The Economic Survey says a political mandate for reform and a benign external environment (led by a steep fall in crude oil prices) have created a momentous opportunity for the first-full fledged Modi government Budget to be presented on Saturday by finance minister Arun Jaitley.
 
It says facts and fortune have aligned in India’s favour and the country “has reached a sweet spot rare in the history of nations in which it could finally be launched on a double-digit growth trajectory”. 
For the neo-middle class; the Survey promises  “opportunities for young, middle-class and aspirational India to realise its limitless potential”. It says that while daunting challenges endure, the strong political mandate for economic change has imbued optimism that they can be overcome. “India, in short, seems poised for propulsion”. 
 
 
In contrast to the Mid-Year Economic Analysis, the Survey asks the Centre to follow fiscal consolidation and adhering to its medium-term fiscal deficit target. 
With corporate investments down and no buoyancy in government taxes, the question arises from where the money for growth will come in. Here the Economic Survey expresses the hope that what roads and highways investment did during the NDA government under Atal Behari Vajpayee, railway investments will do during the Modi government.
 
“The present government can now do for the neglected railways sector what the previous NDA government did for rural roads. This impetus has the potential to crowd in greater private investment, and do so without jeopardising India’s public debt dynamics,” says the Survey.
 
On reforms, it asks the government to follow boldness in areas where policy levers can be more easily pulled by the Centre. It should be combined with incrementalism in  other areas that can cumulate over time to big-bang reforms. “That is the appropriate standard against which future reforms must be assessed,” it said. It says that India needs to follow “a persistent, encompassing, and creative incrementalism, but with bold steps in a few areas that signal a decisive departure from the past and that are aimed at addressing key problems such as ramping up investment, rationalising subsidies, creating a 
competitive, predictable, and clean tax policy environment, and accelerating disinvestment.”
 
The Survey says that in the short run, growth will receive a boost from lower oil prices, likely monetary policy easing and lower inflationary expectations and a normal monsoon.

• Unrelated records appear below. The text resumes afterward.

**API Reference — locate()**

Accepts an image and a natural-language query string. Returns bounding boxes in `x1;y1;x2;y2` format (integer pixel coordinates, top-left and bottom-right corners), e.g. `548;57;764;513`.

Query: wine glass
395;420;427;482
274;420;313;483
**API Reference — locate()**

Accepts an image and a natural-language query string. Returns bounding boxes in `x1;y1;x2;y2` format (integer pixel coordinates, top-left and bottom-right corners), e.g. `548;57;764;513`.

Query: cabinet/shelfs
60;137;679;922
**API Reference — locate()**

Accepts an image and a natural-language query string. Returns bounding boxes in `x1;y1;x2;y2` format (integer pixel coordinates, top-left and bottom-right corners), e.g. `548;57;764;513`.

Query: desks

It predicts that the economy is likely to over-perform on the RBI’s inflation target by about 0.5-1.0 percentage points, opening up the space for further monetary policy easing. It estimate CPI based inflation for 2015-16 be in the 5-5.5 per cent range. 
The Survey says India can meet its short-term imperative of boosting public investment to revitalise growth with the need to maintain fiscal discipline by expenditure control and by switching expenditure from consumption to investment.
 
The Survey said that cash-based transfers based on the JAM number trinity, Jan Dhan, Aadhaar, Mobile offer exciting possibilities to effectively target public resources to those who need it most. It said that cash 
transfers can also augment the effectiveness of existing anti-poverty programmes like the MGNREGA. 
The current account deficit is expected to fall below one per cent in the next fiscal year on the back of easing of global commodity prices including petroleum products, the Economic Survey added.